In undertaking a Business Impact Analysis (BIA), the analyst is required to estimate the impact on the organisation of a disruption to a product, services, process, or activity. If you read the literature about undertaking a BIA, you will often find lists of types of impact that can be considered, such as financial or reputational, and in many instances you will see something such as “Damage to the Environment” listed as an impact. This is incorrect, and in a common misconception.
It is incorrect because something such as “Damage to the Environment” is not an impact on the organisation. It is an impact that a disruptive event can have, but the impact on the organisation is what happens as a result. Including such things as a direct impact on the organisation confuses cause with effect. A well known example will illustrate what I mean.
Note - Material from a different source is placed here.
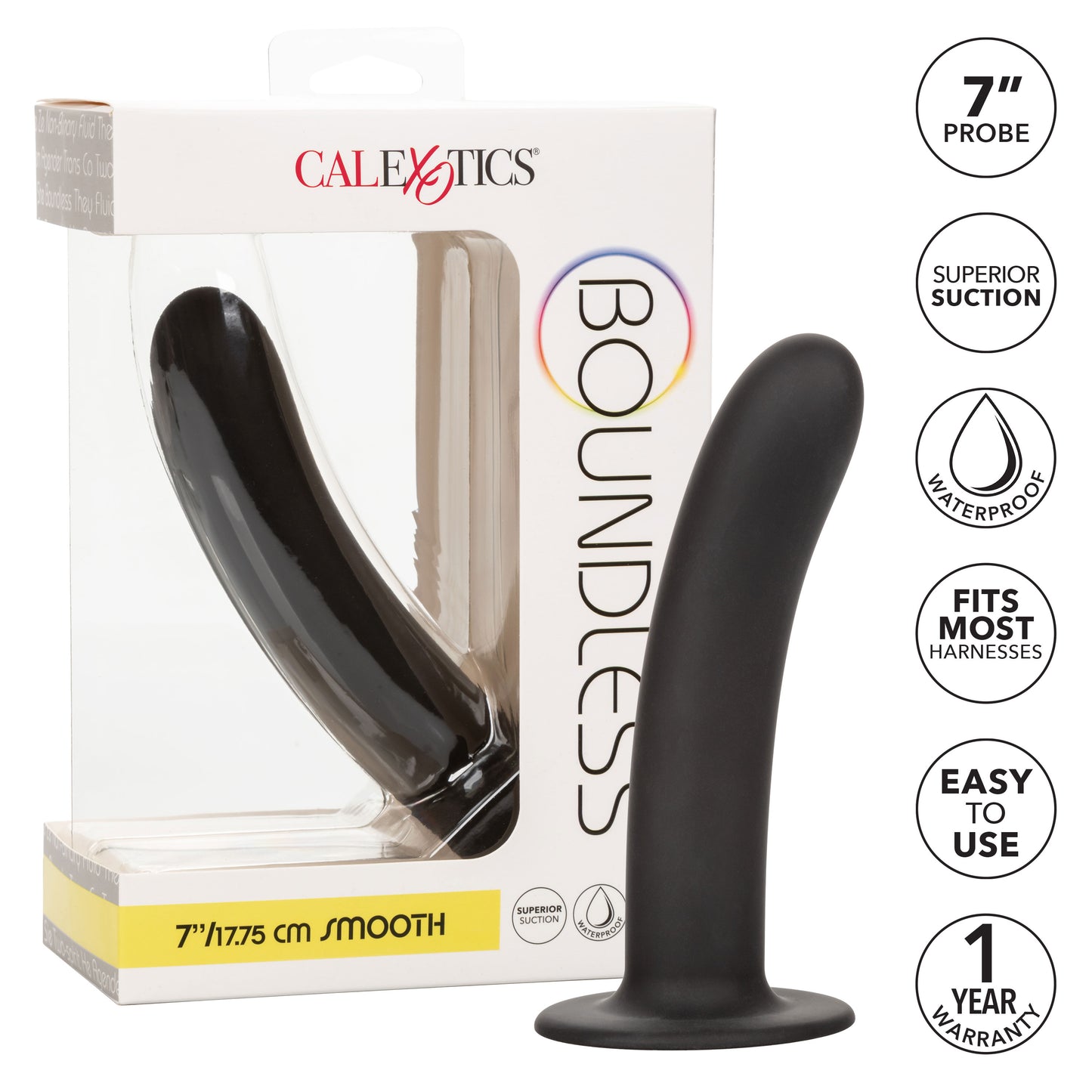 CalExotics Boundless 7 Inch Smooth Probe – Black – Hypoallergenic Silicone with Suction Cup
The Deep Water Horizon oil spill has a major impact on the environment of the Gulf of Mexico, but the impact on BP was not environmental. The impact on BP was the reputational damage, the cost of cleaning up the oil spill, the compensation claims, and the fall in share price. Yes, “Damage to the Environment” is an impact, but only in so much as it is the cause of real impacts on the organisation.
Confusing cause and effect is, in my opinion, one of the common causes of poor BIA’s in the public sector. This is because analysts naturally look at the wider effects on society of a disruption to services, rather than the impact on the public sector organisation itself.